WORK INSTRUCTION →
All of these records need to be duplicated exactly.
==== MATERIAL PROVIDED ====
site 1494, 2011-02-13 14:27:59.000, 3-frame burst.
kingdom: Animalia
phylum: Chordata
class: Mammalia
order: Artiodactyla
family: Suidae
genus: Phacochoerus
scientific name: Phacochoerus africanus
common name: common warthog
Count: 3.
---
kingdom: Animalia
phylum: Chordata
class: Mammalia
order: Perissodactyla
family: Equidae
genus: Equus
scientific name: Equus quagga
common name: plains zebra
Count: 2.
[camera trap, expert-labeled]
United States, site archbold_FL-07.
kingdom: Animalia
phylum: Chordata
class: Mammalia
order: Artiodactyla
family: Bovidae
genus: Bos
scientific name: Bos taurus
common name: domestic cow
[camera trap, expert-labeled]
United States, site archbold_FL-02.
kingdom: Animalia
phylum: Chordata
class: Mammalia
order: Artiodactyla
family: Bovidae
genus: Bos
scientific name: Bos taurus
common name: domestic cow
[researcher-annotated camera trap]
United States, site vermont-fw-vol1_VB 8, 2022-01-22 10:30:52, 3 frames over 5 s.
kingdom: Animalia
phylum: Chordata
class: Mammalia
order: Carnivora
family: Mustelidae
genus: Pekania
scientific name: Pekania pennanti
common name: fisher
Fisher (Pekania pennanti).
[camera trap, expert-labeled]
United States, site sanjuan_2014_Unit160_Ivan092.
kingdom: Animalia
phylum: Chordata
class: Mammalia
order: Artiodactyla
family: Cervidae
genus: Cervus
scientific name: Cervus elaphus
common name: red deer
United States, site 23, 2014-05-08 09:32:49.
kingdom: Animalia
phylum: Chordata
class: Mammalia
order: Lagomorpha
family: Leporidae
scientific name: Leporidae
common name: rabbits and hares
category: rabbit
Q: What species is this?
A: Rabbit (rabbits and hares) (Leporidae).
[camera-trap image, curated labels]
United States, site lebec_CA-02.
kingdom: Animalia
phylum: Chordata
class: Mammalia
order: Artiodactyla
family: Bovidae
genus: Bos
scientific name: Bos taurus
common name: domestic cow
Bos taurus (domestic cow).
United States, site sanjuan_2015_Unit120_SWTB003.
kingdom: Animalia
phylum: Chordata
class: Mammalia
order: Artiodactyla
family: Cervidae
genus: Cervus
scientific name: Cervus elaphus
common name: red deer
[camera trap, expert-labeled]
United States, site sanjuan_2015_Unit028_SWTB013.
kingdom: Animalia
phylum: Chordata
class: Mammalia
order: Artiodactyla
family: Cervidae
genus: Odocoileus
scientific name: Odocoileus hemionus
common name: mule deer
====
OUTPUT OF THE TASK →
site 1494, 2011-02-13 14:27:59.000, 3-frame burst.
kingdom: Animalia
phylum: Chordata
class: Mammalia
order: Artiodactyla
family: Suidae
genus: Phacochoerus
scientific name: Phacochoerus africanus
common name: common warthog
Count: 3.
---
kingdom: Animalia
phylum: Chordata
class: Mammalia
order: Perissodactyla
family: Equidae
genus: Equus
scientific name: Equus quagga
common name: plains zebra
Count: 2.
[camera trap, expert-labeled]
United States, site archbold_FL-07.
kingdom: Animalia
phylum: Chordata
class: Mammalia
order: Artiodactyla
family: Bovidae
genus: Bos
scientific name: Bos taurus
common name: domestic cow
[camera trap, expert-labeled]
United States, site archbold_FL-02.
kingdom: Animalia
phylum: Chordata
class: Mammalia
order: Artiodactyla
family: Bovidae
genus: Bos
scientific name: Bos taurus
common name: domestic cow
[researcher-annotated camera trap]
United States, site vermont-fw-vol1_VB 8, 2022-01-22 10:30:52, 3 frames over 5 s.
kingdom: Animalia
phylum: Chordata
class: Mammalia
order: Carnivora
family: Mustelidae
genus: Pekania
scientific name: Pekania pennanti
common name: fisher
Fisher (Pekania pennanti).
[camera trap, expert-labeled]
United States, site sanjuan_2014_Unit160_Ivan092.
kingdom: Animalia
phylum: Chordata
class: Mammalia
order: Artiodactyla
family: Cervidae
genus: Cervus
scientific name: Cervus elaphus
common name: red deer
United States, site 23, 2014-05-08 09:32:49.
kingdom: Animalia
phylum: Chordata
class: Mammalia
order: Lagomorpha
family: Leporidae
scientific name: Leporidae
common name: rabbits and hares
category: rabbit
Q: What species is this?
A: Rabbit (rabbits and hares) (Leporidae).
[camera-trap image, curated labels]
United States, site lebec_CA-02.
kingdom: Animalia
phylum: Chordata
class: Mammalia
order: Artiodactyla
family: Bovidae
genus: Bos
scientific name: Bos taurus
common name: domestic cow
Bos taurus (domestic cow).
United States, site sanjuan_2015_Unit120_SWTB003.
kingdom: Animalia
phylum: Chordata
class: Mammalia
order: Artiodactyla
family: Cervidae
genus: Cervus
scientific name: Cervus elaphus
common name: red deer
[camera trap, expert-labeled]
United States, site sanjuan_2015_Unit028_SWTB013.
kingdom: Animalia
phylum: Chordata
class: Mammalia
order: Artiodactyla
family: Cervidae
genus: Odocoileus
scientific name: Odocoileus hemionus
common name: mule deer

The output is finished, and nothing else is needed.